こういった情報は路線名や経路を含めてすべて市の道路河川管理課で公開されている路線図を閲覧することで判明する。路線と言えば起点と終点があって、地図上では(容易に通行できるかどうかは別として^^;)一本になっていて枝がないと考えるのが普通だろう。
しかしこうした枝線を持つ市道は意外に沢山あり、バイパスに相当する新区間を造って旧道部分が短く取り残されたり、メインの路線から若干離れたところに市の管理施設がある場合に見られる。独立した管理番号と路線名を与えるよりは、近くにあるメインの市道に含めた方が簡素化されるからだろう。
市道北琴芝鍋倉町線に実例が多く見られる

さあ、国道までやってきた。
もちろん市道はここで終わりではなく国道を横切って更に先へ伸びる。
50km/h区間終了の標識は国道が60km/hであることを明示するためと思われる


しかし大方の車にとっては「市道はここで終わり」のような振る舞いだ。
自転車隊と同じく起点から進んできた車は、この交差点で8割方左折する。逆に常盤公園方面から国道を走ってきた車の半分程度はこの市道へ右折してくる。国道には右折専用レーンと右折矢印付きの信号機が付属する。それでもラッシュ時は一度で右折車のすべてが捌けきれないほど混み合う。

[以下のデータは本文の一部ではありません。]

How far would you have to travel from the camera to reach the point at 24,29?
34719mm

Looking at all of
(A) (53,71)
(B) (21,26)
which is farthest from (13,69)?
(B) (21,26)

如何にも爺臭い発言かも知れないが、この近辺は随分と変わった。いや、今も変わり続けている。時期を置いて来るたびにロードペイントが塗り変わったり、沿線の商店や建物のテナントが入れ替わったりしている。
このたび訪れたときも初めて自転車レーンが追加ペイントされているのを知った。


この自転車通行帯を渡ったところにこんな鋳鉄蓋がある。
宇部興産(株)の保有する工業用水導水管である。


この工業用水の歴史は古く、常盤池の樋門よりほぼ国道190号に沿って工業地帯まで用水を運んでいる。
道路を外れて工業用水に流されて寄り道したい方はどうぞご遠慮なく…^^;
派生記事: 宇部興産常盤用水【2】
この交差点を振り返って撮影。
恩田在住だったので、かつては車で毎朝通勤するとき最初に待つことになる信号だった。


詳細は国道190号の記事を書いたとき述べようと思うが、国道は昭和50年代初めまでは対面交通で、この場所には横断歩道がペイントされているだけで信号機はなかった。
やがて国道の交通量が増加し、中学校の通学路で子どもが横断するとき危険ということで、最初に押しボタン式信号が設置された。その状態は4車線拡幅工事後も暫く続き、市道神原町草江線の現路線が新設されたときに今の交差点と信号機ができた。
新設工事は恐らく私が地元から離れていた大学時代に行われたのだろうと推測される

広い道ができたせいで通過する車両が極めて多いながら、この交差点自身には固有の名称が与えられていない。恩田交差点と言えばここより200m程度西にある市道恩田線との交点を指す。
もっともバス停は便宜をはかって両交差点の中央に移動された…かつては恩田交差点付近にあった

出勤するときこの場所で信号待ちをしていたということは、かつて私が暮らしていた家もそう遠くない場所にあるということになる。次章以降、好む好まないにかかわらず読者は一見冗長な写真や、写真の解説から離れた私の昔話を聞かされることになることだろう。

(「市道神原町草江線【3】」へ続く)

【追記】(2012/8/13)

未だ名称が与えられていないこの交差点は一般には恩田東交差点として認識されている。